>>13734354>>13734352>>13734062If you're wondering about the replies to this
>>13733754, most of it is really simple. Just grab a book on group theory (no prereq other than understanding how sets and proofs work) and you could pretty much get what's going on.
I'm gonna give a quick explanation, but some of it may go over your head a bit, and I'm omitting a lot, but that's okay. You can fill the gaps on your own easily.
Z = the integers = {...,-3,-2,-1,0,1,2,3,...}
You can take the the integers with the operation of addition +, and you have a group (look up the definition). You can take subsets of it that turn out to be also groups under addition, for example, 2Z (the even numbers), or 3Z (the multiples of 3), or 4Z (the multiples of 4), etc.

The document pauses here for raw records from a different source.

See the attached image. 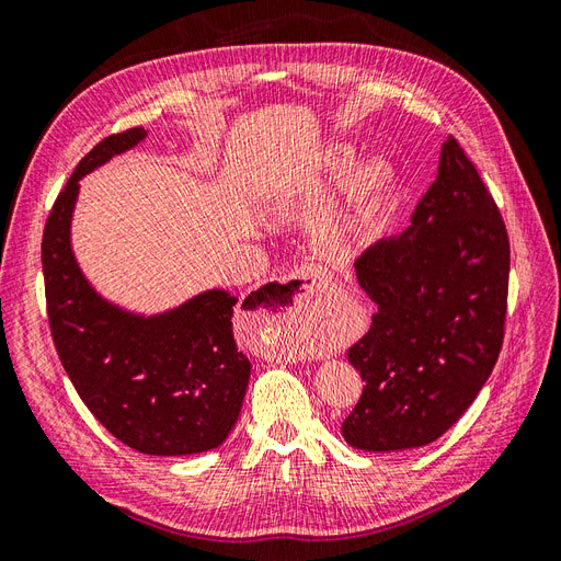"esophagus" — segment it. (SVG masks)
Masks as SVG:
<instances>
[{
  "instance_id": "34e87169",
  "label": "esophagus",
  "mask_w": 561,
  "mask_h": 561,
  "mask_svg": "<svg viewBox=\"0 0 561 561\" xmlns=\"http://www.w3.org/2000/svg\"><path fill=\"white\" fill-rule=\"evenodd\" d=\"M293 278H295L293 283L297 285V293L295 295L293 293H285L283 295V297H290V304H287L285 309L280 307V311H276V313H266L268 322L271 320H280V318H295V316H301V313H309V309L313 307V299L318 297V293L328 290V285L332 283L330 271L325 266H320V264H304V266H299L295 274H293ZM287 336H290V332H287Z\"/></svg>"
}]
</instances>
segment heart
<instances>
[{
  "mask_svg": "<svg viewBox=\"0 0 561 561\" xmlns=\"http://www.w3.org/2000/svg\"><path fill=\"white\" fill-rule=\"evenodd\" d=\"M351 163H353V159H351V151H336V154L332 157V165L336 168V173H342V175H348L351 173ZM381 171L379 168H367L365 171V175H363V190H365V194L371 198V196H377V192H379V186H381Z\"/></svg>",
  "mask_w": 561,
  "mask_h": 561,
  "instance_id": "b5f03b06",
  "label": "heart"
}]
</instances>
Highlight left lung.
Masks as SVG:
<instances>
[{"label":"left lung","mask_w":561,"mask_h":561,"mask_svg":"<svg viewBox=\"0 0 561 561\" xmlns=\"http://www.w3.org/2000/svg\"><path fill=\"white\" fill-rule=\"evenodd\" d=\"M355 274L377 313L348 348L365 386L342 435L365 451L431 445L499 360L511 276L496 201L454 135L412 227L367 248Z\"/></svg>","instance_id":"left-lung-1"}]
</instances>
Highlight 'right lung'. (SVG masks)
I'll return each instance as SVG.
<instances>
[{
	"label": "right lung",
	"instance_id": "add662e5",
	"mask_svg": "<svg viewBox=\"0 0 561 561\" xmlns=\"http://www.w3.org/2000/svg\"><path fill=\"white\" fill-rule=\"evenodd\" d=\"M145 135L128 128L100 140L50 208L42 239L48 328L79 398L116 439L151 456L201 454L225 443L245 398L250 360L233 339L239 299L210 290L171 313L130 316L93 293L70 248L79 180Z\"/></svg>",
	"mask_w": 561,
	"mask_h": 561
}]
</instances>
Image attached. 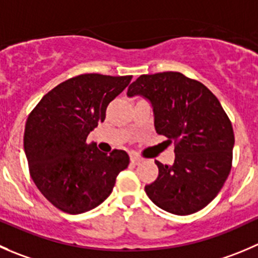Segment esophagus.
<instances>
[{
	"instance_id": "esophagus-1",
	"label": "esophagus",
	"mask_w": 258,
	"mask_h": 258,
	"mask_svg": "<svg viewBox=\"0 0 258 258\" xmlns=\"http://www.w3.org/2000/svg\"><path fill=\"white\" fill-rule=\"evenodd\" d=\"M141 161H142V159L139 156V155H131V162L134 165L141 164Z\"/></svg>"
}]
</instances>
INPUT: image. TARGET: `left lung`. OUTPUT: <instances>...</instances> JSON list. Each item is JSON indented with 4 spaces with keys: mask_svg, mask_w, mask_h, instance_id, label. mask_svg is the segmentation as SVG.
I'll use <instances>...</instances> for the list:
<instances>
[{
    "mask_svg": "<svg viewBox=\"0 0 258 258\" xmlns=\"http://www.w3.org/2000/svg\"><path fill=\"white\" fill-rule=\"evenodd\" d=\"M127 94L151 101L156 132L175 145L171 166L155 160L159 175L145 186L147 197L177 216L203 209L223 187L233 159V127L218 98L179 72L144 74Z\"/></svg>",
    "mask_w": 258,
    "mask_h": 258,
    "instance_id": "obj_1",
    "label": "left lung"
}]
</instances>
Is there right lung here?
<instances>
[{"label": "right lung", "mask_w": 258, "mask_h": 258, "mask_svg": "<svg viewBox=\"0 0 258 258\" xmlns=\"http://www.w3.org/2000/svg\"><path fill=\"white\" fill-rule=\"evenodd\" d=\"M131 79L81 74L52 88L30 112L24 134L30 175L59 211L79 214L98 207L128 166L126 151L104 154L87 144V137Z\"/></svg>", "instance_id": "1"}]
</instances>
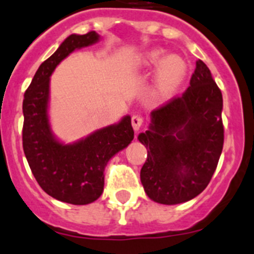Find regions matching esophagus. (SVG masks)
Listing matches in <instances>:
<instances>
[{"label":"esophagus","instance_id":"obj_1","mask_svg":"<svg viewBox=\"0 0 254 254\" xmlns=\"http://www.w3.org/2000/svg\"><path fill=\"white\" fill-rule=\"evenodd\" d=\"M143 126V119L139 116V115H133L132 116V127L135 132L140 129Z\"/></svg>","mask_w":254,"mask_h":254}]
</instances>
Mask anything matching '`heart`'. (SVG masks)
<instances>
[{
  "instance_id": "heart-1",
  "label": "heart",
  "mask_w": 254,
  "mask_h": 254,
  "mask_svg": "<svg viewBox=\"0 0 254 254\" xmlns=\"http://www.w3.org/2000/svg\"><path fill=\"white\" fill-rule=\"evenodd\" d=\"M137 66L143 71L157 70L155 87L162 96H169L177 91L188 75V64L179 55H169L163 49H152L140 55Z\"/></svg>"
}]
</instances>
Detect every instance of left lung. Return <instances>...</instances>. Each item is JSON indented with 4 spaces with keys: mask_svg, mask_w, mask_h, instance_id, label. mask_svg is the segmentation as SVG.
<instances>
[{
    "mask_svg": "<svg viewBox=\"0 0 254 254\" xmlns=\"http://www.w3.org/2000/svg\"><path fill=\"white\" fill-rule=\"evenodd\" d=\"M222 94L210 69L197 60L182 96L153 110L140 182L148 197L164 205L189 201L209 185L223 147Z\"/></svg>",
    "mask_w": 254,
    "mask_h": 254,
    "instance_id": "1",
    "label": "left lung"
}]
</instances>
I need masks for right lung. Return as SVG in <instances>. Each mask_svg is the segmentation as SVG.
<instances>
[{
	"label": "right lung",
	"mask_w": 254,
	"mask_h": 254,
	"mask_svg": "<svg viewBox=\"0 0 254 254\" xmlns=\"http://www.w3.org/2000/svg\"><path fill=\"white\" fill-rule=\"evenodd\" d=\"M99 38L94 31L67 37L42 63L23 100L22 140L29 168L48 195L72 205L90 204L101 196L107 162L134 137L129 116L72 144L60 143L50 130L47 112L50 75L70 53L94 44Z\"/></svg>",
	"instance_id": "obj_1"
}]
</instances>
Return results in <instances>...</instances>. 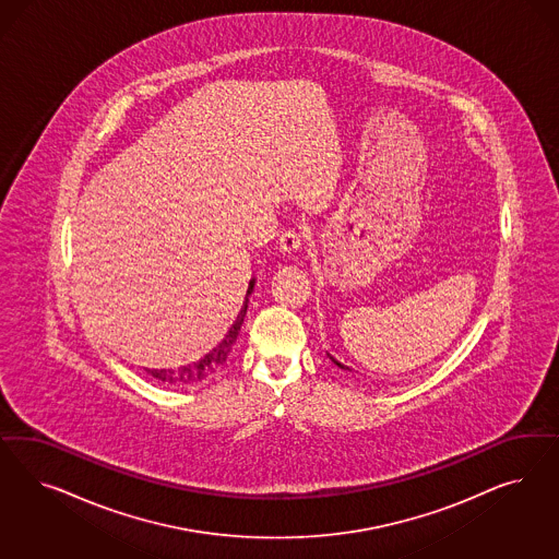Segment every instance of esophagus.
I'll list each match as a JSON object with an SVG mask.
<instances>
[{"mask_svg": "<svg viewBox=\"0 0 559 559\" xmlns=\"http://www.w3.org/2000/svg\"><path fill=\"white\" fill-rule=\"evenodd\" d=\"M305 245V235L300 230H294L289 228L286 233H282L280 236V251L284 254H294V252L300 251Z\"/></svg>", "mask_w": 559, "mask_h": 559, "instance_id": "34e87169", "label": "esophagus"}]
</instances>
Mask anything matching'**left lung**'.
I'll use <instances>...</instances> for the list:
<instances>
[{
    "label": "left lung",
    "mask_w": 559,
    "mask_h": 559,
    "mask_svg": "<svg viewBox=\"0 0 559 559\" xmlns=\"http://www.w3.org/2000/svg\"><path fill=\"white\" fill-rule=\"evenodd\" d=\"M331 360L335 361V364H337V366H340V368H343V370H347V368H345V366H343V364H340V361L335 360V358H331Z\"/></svg>",
    "instance_id": "8db88e82"
}]
</instances>
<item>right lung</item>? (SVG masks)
Wrapping results in <instances>:
<instances>
[{"label": "right lung", "mask_w": 559, "mask_h": 559, "mask_svg": "<svg viewBox=\"0 0 559 559\" xmlns=\"http://www.w3.org/2000/svg\"><path fill=\"white\" fill-rule=\"evenodd\" d=\"M252 284H254V282L249 284L247 300H245V305L240 308L235 324L228 329V333L224 335V340L217 343L216 347H214L210 354H205L201 360L193 361V364H189V366H180L177 370H173V368L166 370V368H163V370H147V372H150L154 379L163 380L166 384H175V386H180V384H195V382H201V380L212 377L216 370H219V366L228 360V356H230L233 349H235L236 340H238V333H240V326H242L245 314H247V305H249V294L252 292Z\"/></svg>", "instance_id": "right-lung-1"}]
</instances>
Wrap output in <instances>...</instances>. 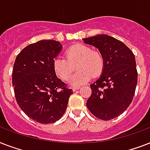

If you remember from primary school, you were taught that "even + even = even, odd + even = odd, odd + odd = even". Well, the set {even, odd} is a group under this new operation of addition, and you can get it from Z by "quotienting out" by the even numbers 2Z, and you get Z/2Z = {even, odd} = {2Z, 1+2Z}.
You could do the same with 3Z and get Z/3Z which has 3 elements, and in general Z/nZ has n elements. So for any n, you can get a quotient that is of size n, and so you can get quotients as big as you want. But there are no infinite quotients of Z (except itself).
Then the anon goes on to ask if there are infinite groups where we can have subgroups as big as we'd like that are normal (special property, those are the subgroups we can quotient by), but none that are infinite normal subgroups.
Then another anon gave an example of the rational numbers with a denominator that is a power of 2, but you take them "mod 1". Mod 1 means that whenever the sum goes over 1, you wrap back around to keep the result between 0 and 1. For example, 3/4 + 7/8 = 13/8, but then you wrap around by subtracting multiples of 1, and you get 5/8.
Its only (normal) subgroups are the numbers with a denominator of at most 2^k for a given k.